▸ **Page excerpt**
■ ■ ■ ■

A computational critique of a computational critique of computational critique.

Nan Da has a critique of some subset of digital humanities in Critical Inquiry. She calls it “Computational Literary Studies,” or CLS. I will happily adopt that acronym because 1.) it’s not, as far as I know, associated with any author; and 2.) after this particular article, it’s unlikely anyone will ever use it again. I started taking some notes on it, and rapidly fell into finding so mistakes that I figured I’d post it.

The “computational” aspect of Da’s case is twofold:

  1. It offers that in other areas–science and industry–computational methods are being deployed perfectly and appropriately; but that sadly, such methods can not be applied in literary studies.

  2. It asserts that actually existing CLS is ridden with statistical errors that could be easily corrected.

This is an interesting feint. We have moved past anti-positivism into computational NIMBYism. The old anti-digital-humanities polemics straightforwardly attacked the cultural authority of numbers. This has become increasingly problematic both as the hegemony of STEM has increased inside the university, and as humanists have come to realize that there are evildoers in the world even worse than economists. The rhetorical tools you can deploy against scientism are strong, but they risk appearing to make it seem–say–that maybe we shouldn’t listen to climate scientists. So the piece posits, a little generously, that everyone else is using numbers right–but also holds out that the exercise in replication and methodological analysi (a good thing) proffered here don’t actually hold the way out for better. This risks mystification: by asserting that scientists do something arcane, powerful, and true. But through the deployment of technical vocabulary and replication, it argues that CLS is engaged in a sort of cargo-cult version of data science in which nothing can be learned because tools are applied out of domain. (The core assumption–that things have to be used in the contexts for which they were designed–is problematic).

As a matter of argument, though, these two goals pull in different directions. If existing pieces are so heavily flawed, then we probably don’t know the limits of the knowable. If, on the other hand¸ we’re able to tell that CLS will never produce useful results for literature, it would probably only be because the existing articles give us some sense of what’s possible.

■ ■ ■ ■

▸ **Raw records**
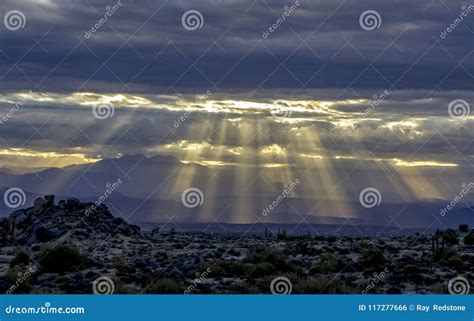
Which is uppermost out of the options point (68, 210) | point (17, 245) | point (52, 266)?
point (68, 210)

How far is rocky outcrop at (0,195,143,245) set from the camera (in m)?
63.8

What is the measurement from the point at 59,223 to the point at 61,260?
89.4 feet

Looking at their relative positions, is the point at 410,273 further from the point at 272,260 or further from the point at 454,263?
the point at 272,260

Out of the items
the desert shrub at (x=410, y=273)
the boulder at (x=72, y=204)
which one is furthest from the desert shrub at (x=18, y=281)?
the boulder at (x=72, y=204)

■ ■ ■ ■

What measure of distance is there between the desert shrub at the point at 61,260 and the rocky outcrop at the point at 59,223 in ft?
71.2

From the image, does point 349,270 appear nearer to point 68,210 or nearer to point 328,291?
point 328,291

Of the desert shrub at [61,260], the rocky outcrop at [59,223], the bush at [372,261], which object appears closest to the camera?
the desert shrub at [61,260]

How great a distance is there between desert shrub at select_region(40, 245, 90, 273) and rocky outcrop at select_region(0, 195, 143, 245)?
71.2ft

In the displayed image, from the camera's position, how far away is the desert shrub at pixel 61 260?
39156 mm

■ ■ ■ ■

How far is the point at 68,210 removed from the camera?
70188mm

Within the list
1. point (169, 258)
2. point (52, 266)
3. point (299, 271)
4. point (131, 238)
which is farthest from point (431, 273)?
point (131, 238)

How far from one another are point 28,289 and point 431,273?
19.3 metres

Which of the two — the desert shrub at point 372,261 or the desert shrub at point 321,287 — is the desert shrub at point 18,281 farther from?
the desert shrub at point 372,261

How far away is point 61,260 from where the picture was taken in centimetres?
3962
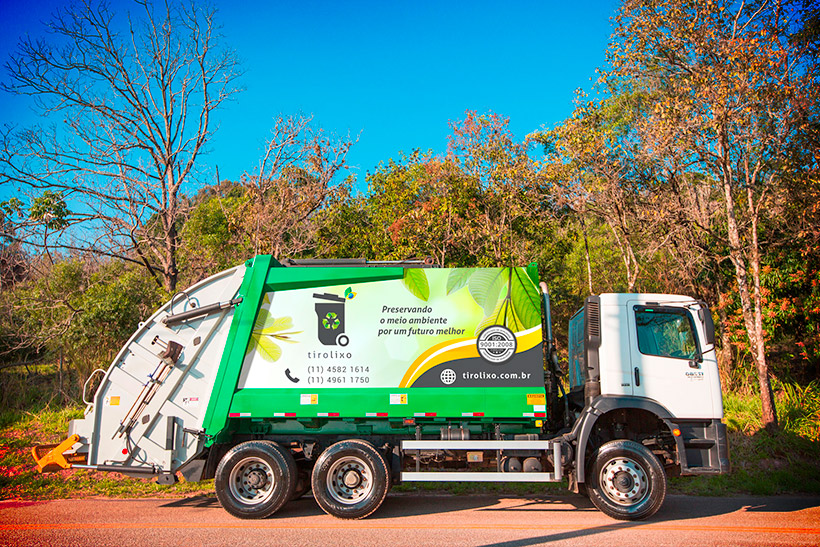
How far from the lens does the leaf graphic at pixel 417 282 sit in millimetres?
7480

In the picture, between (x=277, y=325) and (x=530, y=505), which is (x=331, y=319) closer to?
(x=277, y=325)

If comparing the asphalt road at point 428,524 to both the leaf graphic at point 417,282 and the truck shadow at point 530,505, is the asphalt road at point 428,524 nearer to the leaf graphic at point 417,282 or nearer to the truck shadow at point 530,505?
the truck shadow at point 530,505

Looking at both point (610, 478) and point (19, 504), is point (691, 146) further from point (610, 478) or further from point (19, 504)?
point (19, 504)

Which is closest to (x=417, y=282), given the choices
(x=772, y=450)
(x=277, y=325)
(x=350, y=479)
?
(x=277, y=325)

■ ■ ■ ■

▸ **Exercise 1**
From the piece on computational literary studies, copy the passage starting with "Nan Da has a" and going on through "in literary studies.".
▸ **Exercise 2**
Condense the paragraph of the piece on computational literary studies that begins "As a matter of argument, though" into a shorter version that keeps its main points.

▸ **Exercise solution 1**
Nan Da has a critique of some subset of digital humanities in Critical Inquiry. She calls it “Computational Literary Studies,” or CLS. I will happily adopt that acronym because 1.) it’s not, as far as I know, associated with any author; and 2.) after this particular article, it’s unlikely anyone will ever use it again. I started taking some notes on it, and rapidly fell into finding so mistakes that I figured I’d post it.

The “computational” aspect of Da’s case is twofold:

  1. It offers that in other areas–science and industry–computational methods are being deployed perfectly and appropriately; but that sadly, such methods can not be applied in literary studies.

▸ **Exercise solution 2**
The two goals conflict. If existing work is seriously flawed, the limits of what can be known are probably still unknown. But if it can be determined that CLS will never yield useful results for literature, that conclusion would likely depend on the sense of what is possible that the existing articles provide.